**STATED PROBLEM**
Lay out the lines below as a JSON list of strings, one string per line and no strings for blank lines. Leave the pictures out.

>> BEGIN RECORDS SUPPLIED

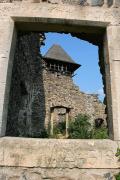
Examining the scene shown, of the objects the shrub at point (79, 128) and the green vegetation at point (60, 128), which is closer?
the shrub at point (79, 128)

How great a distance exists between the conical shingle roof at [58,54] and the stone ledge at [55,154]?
17.8 m

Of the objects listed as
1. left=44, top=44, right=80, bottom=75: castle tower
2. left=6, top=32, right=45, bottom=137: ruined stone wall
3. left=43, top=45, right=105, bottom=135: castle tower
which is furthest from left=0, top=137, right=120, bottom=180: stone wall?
left=44, top=44, right=80, bottom=75: castle tower

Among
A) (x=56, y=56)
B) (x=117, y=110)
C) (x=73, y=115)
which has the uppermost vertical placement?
(x=56, y=56)

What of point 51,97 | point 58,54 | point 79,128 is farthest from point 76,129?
point 58,54

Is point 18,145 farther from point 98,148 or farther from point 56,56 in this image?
point 56,56

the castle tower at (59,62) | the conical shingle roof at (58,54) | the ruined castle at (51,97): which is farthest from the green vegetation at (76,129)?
the conical shingle roof at (58,54)

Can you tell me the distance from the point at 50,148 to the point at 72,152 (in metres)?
0.25

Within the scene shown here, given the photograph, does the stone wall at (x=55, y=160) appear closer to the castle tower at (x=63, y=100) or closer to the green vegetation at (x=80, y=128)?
the green vegetation at (x=80, y=128)

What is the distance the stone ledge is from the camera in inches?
122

>> END RECORDS SUPPLIED

**TASK SOLUTION**
[
  "Examining the scene shown, of the objects the shrub at point (79, 128) and the green vegetation at point (60, 128), which is closer?",
  "the shrub at point (79, 128)",
  "How great a distance exists between the conical shingle roof at [58,54] and the stone ledge at [55,154]?",
  "17.8 m",
  "Of the objects listed as",
  "1. left=44, top=44, right=80, bottom=75: castle tower",
  "2. left=6, top=32, right=45, bottom=137: ruined stone wall",
  "3. left=43, top=45, right=105, bottom=135: castle tower",
  "which is furthest from left=0, top=137, right=120, bottom=180: stone wall?",
  "left=44, top=44, right=80, bottom=75: castle tower",
  "Among",
  "A) (x=56, y=56)",
  "B) (x=117, y=110)",
  "C) (x=73, y=115)",
  "which has the uppermost vertical placement?",
  "(x=56, y=56)",
  "What of point 51,97 | point 58,54 | point 79,128 is farthest from point 76,129?",
  "point 58,54",
  "Is point 18,145 farther from point 98,148 or farther from point 56,56 in this image?",
  "point 56,56",
  "the castle tower at (59,62) | the conical shingle roof at (58,54) | the ruined castle at (51,97): which is farthest from the green vegetation at (76,129)?",
  "the conical shingle roof at (58,54)",
  "Can you tell me the distance from the point at 50,148 to the point at 72,152 (in metres)?",
  "0.25",
  "Within the scene shown here, given the photograph, does the stone wall at (x=55, y=160) appear closer to the castle tower at (x=63, y=100) or closer to the green vegetation at (x=80, y=128)?",
  "the green vegetation at (x=80, y=128)",
  "What is the distance the stone ledge is from the camera in inches?",
  "122"
]